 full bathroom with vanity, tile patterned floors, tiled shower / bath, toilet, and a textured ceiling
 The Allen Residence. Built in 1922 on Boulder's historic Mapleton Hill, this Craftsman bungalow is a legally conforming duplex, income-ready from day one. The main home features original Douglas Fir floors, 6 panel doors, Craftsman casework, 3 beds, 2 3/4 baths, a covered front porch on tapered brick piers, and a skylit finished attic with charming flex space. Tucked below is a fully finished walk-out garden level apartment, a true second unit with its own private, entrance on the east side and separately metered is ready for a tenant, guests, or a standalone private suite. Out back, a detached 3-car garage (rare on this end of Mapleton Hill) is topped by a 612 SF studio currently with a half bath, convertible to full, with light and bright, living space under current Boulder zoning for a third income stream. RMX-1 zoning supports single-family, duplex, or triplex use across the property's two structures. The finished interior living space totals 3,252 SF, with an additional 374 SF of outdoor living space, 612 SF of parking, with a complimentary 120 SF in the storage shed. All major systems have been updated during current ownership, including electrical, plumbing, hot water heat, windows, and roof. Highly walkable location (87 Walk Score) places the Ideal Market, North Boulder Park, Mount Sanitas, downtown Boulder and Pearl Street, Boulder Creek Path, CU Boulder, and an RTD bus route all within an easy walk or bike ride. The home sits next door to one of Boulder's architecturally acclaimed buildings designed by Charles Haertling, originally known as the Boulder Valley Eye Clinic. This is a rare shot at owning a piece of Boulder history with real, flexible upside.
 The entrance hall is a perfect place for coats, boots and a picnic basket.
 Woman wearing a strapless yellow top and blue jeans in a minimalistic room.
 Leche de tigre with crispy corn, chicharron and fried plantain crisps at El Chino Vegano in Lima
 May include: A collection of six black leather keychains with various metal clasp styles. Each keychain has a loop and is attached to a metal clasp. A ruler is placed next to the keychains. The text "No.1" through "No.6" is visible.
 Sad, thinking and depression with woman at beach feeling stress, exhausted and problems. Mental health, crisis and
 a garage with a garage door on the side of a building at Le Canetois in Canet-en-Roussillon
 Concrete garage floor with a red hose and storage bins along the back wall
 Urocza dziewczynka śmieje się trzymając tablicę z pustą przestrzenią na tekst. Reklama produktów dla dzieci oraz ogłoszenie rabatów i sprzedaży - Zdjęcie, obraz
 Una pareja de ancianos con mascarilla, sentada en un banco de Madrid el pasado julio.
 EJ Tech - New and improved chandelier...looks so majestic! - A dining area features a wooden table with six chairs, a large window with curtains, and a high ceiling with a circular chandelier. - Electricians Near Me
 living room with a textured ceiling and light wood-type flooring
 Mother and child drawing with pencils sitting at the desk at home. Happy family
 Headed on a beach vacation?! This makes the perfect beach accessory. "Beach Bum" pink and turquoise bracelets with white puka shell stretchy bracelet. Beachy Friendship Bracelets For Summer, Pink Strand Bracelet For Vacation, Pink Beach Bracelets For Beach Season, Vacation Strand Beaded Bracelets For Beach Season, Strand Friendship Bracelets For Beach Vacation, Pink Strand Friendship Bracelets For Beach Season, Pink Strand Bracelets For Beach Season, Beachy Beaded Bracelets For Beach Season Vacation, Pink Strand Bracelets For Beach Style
·····
• **TASK DETAILS**: Each entry above has to be duplicated exactly as it stands.

• **RESPONSE TO THIS TASK**:
 full bathroom with vanity, tile patterned floors, tiled shower / bath, toilet, and a textured ceiling
 The Allen Residence. Built in 1922 on Boulder's historic Mapleton Hill, this Craftsman bungalow is a legally conforming duplex, income-ready from day one. The main home features original Douglas Fir floors, 6 panel doors, Craftsman casework, 3 beds, 2 3/4 baths, a covered front porch on tapered brick piers, and a skylit finished attic with charming flex space. Tucked below is a fully finished walk-out garden level apartment, a true second unit with its own private, entrance on the east side and separately metered is ready for a tenant, guests, or a standalone private suite. Out back, a detached 3-car garage (rare on this end of Mapleton Hill) is topped by a 612 SF studio currently with a half bath, convertible to full, with light and bright, living space under current Boulder zoning for a third income stream. RMX-1 zoning supports single-family, duplex, or triplex use across the property's two structures. The finished interior living space totals 3,252 SF, with an additional 374 SF of outdoor living space, 612 SF of parking, with a complimentary 120 SF in the storage shed. All major systems have been updated during current ownership, including electrical, plumbing, hot water heat, windows, and roof. Highly walkable location (87 Walk Score) places the Ideal Market, North Boulder Park, Mount Sanitas, downtown Boulder and Pearl Street, Boulder Creek Path, CU Boulder, and an RTD bus route all within an easy walk or bike ride. The home sits next door to one of Boulder's architecturally acclaimed buildings designed by Charles Haertling, originally known as the Boulder Valley Eye Clinic. This is a rare shot at owning a piece of Boulder history with real, flexible upside.
 The entrance hall is a perfect place for coats, boots and a picnic basket.
 Woman wearing a strapless yellow top and blue jeans in a minimalistic room.
 Leche de tigre with crispy corn, chicharron and fried plantain crisps at El Chino Vegano in Lima
 May include: A collection of six black leather keychains with various metal clasp styles. Each keychain has a loop and is attached to a metal clasp. A ruler is placed next to the keychains. The text "No.1" through "No.6" is visible.
 Sad, thinking and depression with woman at beach feeling stress, exhausted and problems. Mental health, crisis and
 a garage with a garage door on the side of a building at Le Canetois in Canet-en-Roussillon
 Concrete garage floor with a red hose and storage bins along the back wall
 Urocza dziewczynka śmieje się trzymając tablicę z pustą przestrzenią na tekst. Reklama produktów dla dzieci oraz ogłoszenie rabatów i sprzedaży - Zdjęcie, obraz
 Una pareja de ancianos con mascarilla, sentada en un banco de Madrid el pasado julio.
 EJ Tech - New and improved chandelier...looks so majestic! - A dining area features a wooden table with six chairs, a large window with curtains, and a high ceiling with a circular chandelier. - Electricians Near Me
 living room with a textured ceiling and light wood-type flooring
 Mother and child drawing with pencils sitting at the desk at home. Happy family
 Headed on a beach vacation?! This makes the perfect beach accessory. "Beach Bum" pink and turquoise bracelets with white puka shell stretchy bracelet. Beachy Friendship Bracelets For Summer, Pink Strand Bracelet For Vacation, Pink Beach Bracelets For Beach Season, Vacation Strand Beaded Bracelets For Beach Season, Strand Friendship Bracelets For Beach Vacation, Pink Strand Friendship Bracelets For Beach Season, Pink Strand Bracelets For Beach Season, Beachy Beaded Bracelets For Beach Season Vacation, Pink Strand Bracelets For Beach Style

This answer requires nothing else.